Problem description: From the cosmology excerpt below, list each word or phrase that appears in quotation marks in the line beginning “Why some of”.

Document segment:
---

The underlined emphasis of the words “were” are the original, suggesting a pre-existing state in which certain parts of “the waters” were in different places – “under” or “above”. That would have been a consequence of what happened in Day One. And Day One was about inflationary cosmology.
Greene identifies one specific consequence of inflationary cosmology which was crucial to the formation of the universe as we see it today.
Why some of “the waters” were “under”, and others “above”, the “Firmament”
According to Greene, “the initial nonuniformity that ultimately resulted in the formation of stars and galaxies came from quantum mechanics.” Like particles, fields are also subject to quantum phenomena, so the “rate of change” of a field is not uniform but “will undulate up or down” at various speeds, or “assume a strange mixture of many different rates of change, and hence its value will undergo a frenzied, fuzzy, random jitter.” This means that the “amount of energy in one location would have been a bit different to what it was in another.”

---

Dataset records:

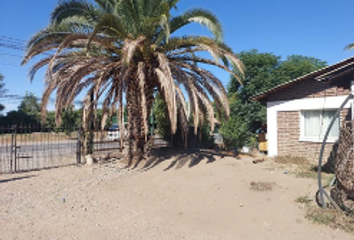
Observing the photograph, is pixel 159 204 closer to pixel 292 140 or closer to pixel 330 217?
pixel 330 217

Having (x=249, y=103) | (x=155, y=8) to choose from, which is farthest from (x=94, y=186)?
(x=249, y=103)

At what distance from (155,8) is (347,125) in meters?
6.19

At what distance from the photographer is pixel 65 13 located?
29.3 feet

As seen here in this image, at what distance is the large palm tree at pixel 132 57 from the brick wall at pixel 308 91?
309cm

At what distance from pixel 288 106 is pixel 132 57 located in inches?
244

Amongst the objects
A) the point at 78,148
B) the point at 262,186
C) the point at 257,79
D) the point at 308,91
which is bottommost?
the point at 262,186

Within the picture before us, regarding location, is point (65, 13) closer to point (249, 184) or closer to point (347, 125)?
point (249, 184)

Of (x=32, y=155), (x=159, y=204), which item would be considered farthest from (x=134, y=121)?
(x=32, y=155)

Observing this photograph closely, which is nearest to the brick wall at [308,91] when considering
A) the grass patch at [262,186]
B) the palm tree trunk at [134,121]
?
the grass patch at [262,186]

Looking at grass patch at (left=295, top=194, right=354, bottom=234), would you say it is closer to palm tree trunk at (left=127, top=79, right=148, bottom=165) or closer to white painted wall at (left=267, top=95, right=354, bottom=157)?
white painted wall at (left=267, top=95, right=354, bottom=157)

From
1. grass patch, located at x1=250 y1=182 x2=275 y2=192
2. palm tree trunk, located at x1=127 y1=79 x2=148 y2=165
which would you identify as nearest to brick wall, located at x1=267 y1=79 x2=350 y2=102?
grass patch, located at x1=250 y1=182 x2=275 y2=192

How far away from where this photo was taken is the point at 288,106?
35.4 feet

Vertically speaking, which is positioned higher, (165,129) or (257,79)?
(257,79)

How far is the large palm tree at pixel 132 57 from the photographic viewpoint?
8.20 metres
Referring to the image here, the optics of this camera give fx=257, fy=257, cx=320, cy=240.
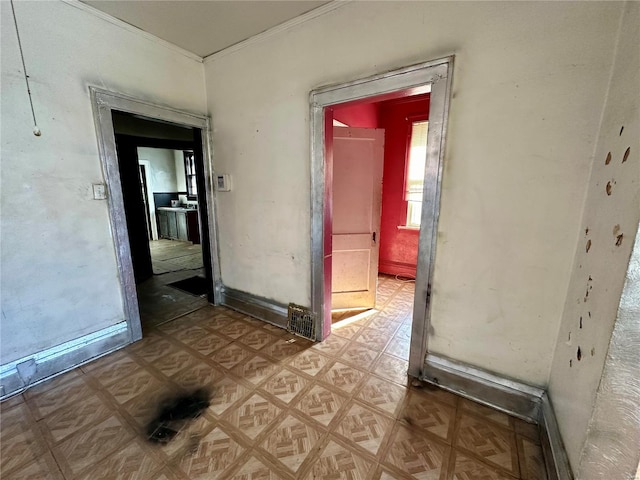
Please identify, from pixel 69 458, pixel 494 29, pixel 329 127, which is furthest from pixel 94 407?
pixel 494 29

---

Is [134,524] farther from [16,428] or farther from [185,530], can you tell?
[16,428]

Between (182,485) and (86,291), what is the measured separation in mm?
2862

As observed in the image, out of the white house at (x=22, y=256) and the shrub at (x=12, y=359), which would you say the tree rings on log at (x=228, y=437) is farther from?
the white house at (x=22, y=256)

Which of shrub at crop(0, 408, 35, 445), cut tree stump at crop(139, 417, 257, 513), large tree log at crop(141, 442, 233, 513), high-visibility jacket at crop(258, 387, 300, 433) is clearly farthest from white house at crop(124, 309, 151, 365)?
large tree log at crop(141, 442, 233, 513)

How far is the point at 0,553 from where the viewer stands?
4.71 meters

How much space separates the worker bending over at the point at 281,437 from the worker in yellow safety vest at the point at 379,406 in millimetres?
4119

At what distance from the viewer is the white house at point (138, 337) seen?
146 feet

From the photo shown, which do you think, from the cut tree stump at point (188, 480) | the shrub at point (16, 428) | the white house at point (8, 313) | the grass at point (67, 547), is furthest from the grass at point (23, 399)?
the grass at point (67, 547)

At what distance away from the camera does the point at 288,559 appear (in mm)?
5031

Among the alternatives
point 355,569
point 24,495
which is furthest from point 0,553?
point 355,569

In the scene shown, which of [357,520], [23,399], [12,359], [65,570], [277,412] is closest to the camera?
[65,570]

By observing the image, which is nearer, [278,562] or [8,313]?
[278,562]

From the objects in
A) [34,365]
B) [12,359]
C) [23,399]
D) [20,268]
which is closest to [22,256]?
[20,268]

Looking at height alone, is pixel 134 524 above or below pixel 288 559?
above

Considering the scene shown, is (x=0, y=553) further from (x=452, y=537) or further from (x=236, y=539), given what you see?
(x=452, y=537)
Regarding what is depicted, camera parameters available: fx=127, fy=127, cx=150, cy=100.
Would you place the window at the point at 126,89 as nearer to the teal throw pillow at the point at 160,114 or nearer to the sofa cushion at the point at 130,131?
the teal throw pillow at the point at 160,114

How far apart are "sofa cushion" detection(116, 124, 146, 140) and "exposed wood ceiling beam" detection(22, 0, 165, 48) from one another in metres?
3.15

---

Full solution:
the waters
under
above
Firmament